I'm currently writing a voxel-based game with infinite, chunked terrain a-la Minecraft. Terrain volume management was implemented using a LargeVolume for storage/access. During development though I ran in to some pain points where I feel that the LargeVolume doesn't really align with the needs of infinite terrain storage/paging for Minecraft-type games. To solve these, I made some drastic modifications to PolyVox over the course of a day or two and things are working pretty well. Basically what I did was make my own volume. (I apologize in advance for desecrating PolyVox's elegant template metacode with me-specific manual specialization.
)
Since there appears to already be discussion about threading LargeVolume, I thought I'd compile a list of the pain points I encountered with LargeVolume, as well as share some of my research with threading PolyVox volumes.
The IssuesLack of Manual Chunk Paging ControlMinecraft-alikes with chunked terrain generally have these requirements for volume paging:
- (Near) Infinite terrain
- Sparse chunk storage. (Two players are a thousand blocks away on a server, but they each only load the 441 chunks around them, and not all between)
- Uncompressed, direct access to blocks for all loaded chunks.
- The game engine needs to control which chunks it considers to be loaded
An infinite volume can be achieved via LargeVolume, but only indirectly by setting the volume's valid region to [INT_MIN, INT_MAX]. This causes issues of its own related to what LargeVolume does when a VolumeSampler asks for voxels from a block that the game engine doesn't considered loaded; but I've dedicated a whole section to that issue in particular.
The map that LargeVolume uses to associate regions with their datablocks does a good job at sparse storage. No complaints there.
I've not found the need to keep compressed chunks around in memory. When a chunk moves out of the load radius of a player entity I just save the chunk to disk and unload it all from memory. During the game loop, all loaded game-chunks will need to consult the terrain data every frame for collision checking with entities, randomly "ticking" a block (e.g. for sapling growth, fire spread, etc) and that sort of thing. When I used LargeVolume I just tended to set the max uncompressed block count high enough that it would never actually compress a block, and manually unloaded PolyVox regions when the game considered the areas to be unloaded.

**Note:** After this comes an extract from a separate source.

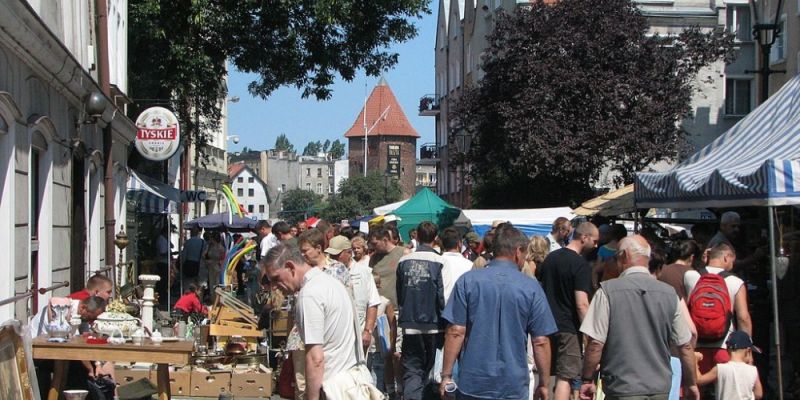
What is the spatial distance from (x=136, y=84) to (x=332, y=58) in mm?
4180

Performance and ThreadingThe lack of thread safety was really starting to hurt performance. With LargeVolume, my engine had for threads that needed to touch the volume: a thread for mesh extraction, a thread for Resampling/loading volume data from disk, a thread for resampling volume data to write to disk, and the game loop thread, which accessed the volume for collision detection among other things.
What would happen is that when a player entity would cross a chunk boundary, 10 chunks would be queued for unloading, 10 new chunks would be queued for loading, and Meshes would be queued for extraction as the chunks were being loaded. All threads use a single producer/single consumer model, and use condition variables sleep until their input queues have jobs to process. Using a single mutex to protect all method calls to LargeVolume or VolumeResampler runs on LargeVolume, any given thread could be waiting for the lock for upwards of 120-200ms. CubicSurfaceExtracting the 16x128x16 chunks took ~40ms on average, and the rest of the wait comes from the other threads. If say the chunk-unload thread releases the mutex and the chunk-load thread gets it next and hands it off to the mesh extractor thread once it's done with the mutex, that's a guaranteed 100ms wait before the game loop thread gets to use the volume for collision calculations, at which point we've dropped 4 or 5 frames already creating a bad stutter. Even if you used, say, 16x16x16 chunks and that made surface extraction 8x shorter, you'd still potentially be able to miss a frame or two to mutex contention in the game loop if the game loop thread manages to get the mutex last. Clearly, some form of concurrent reading needs to be possible for applications where loading/unloading chunks during gameplay is acceptably performant.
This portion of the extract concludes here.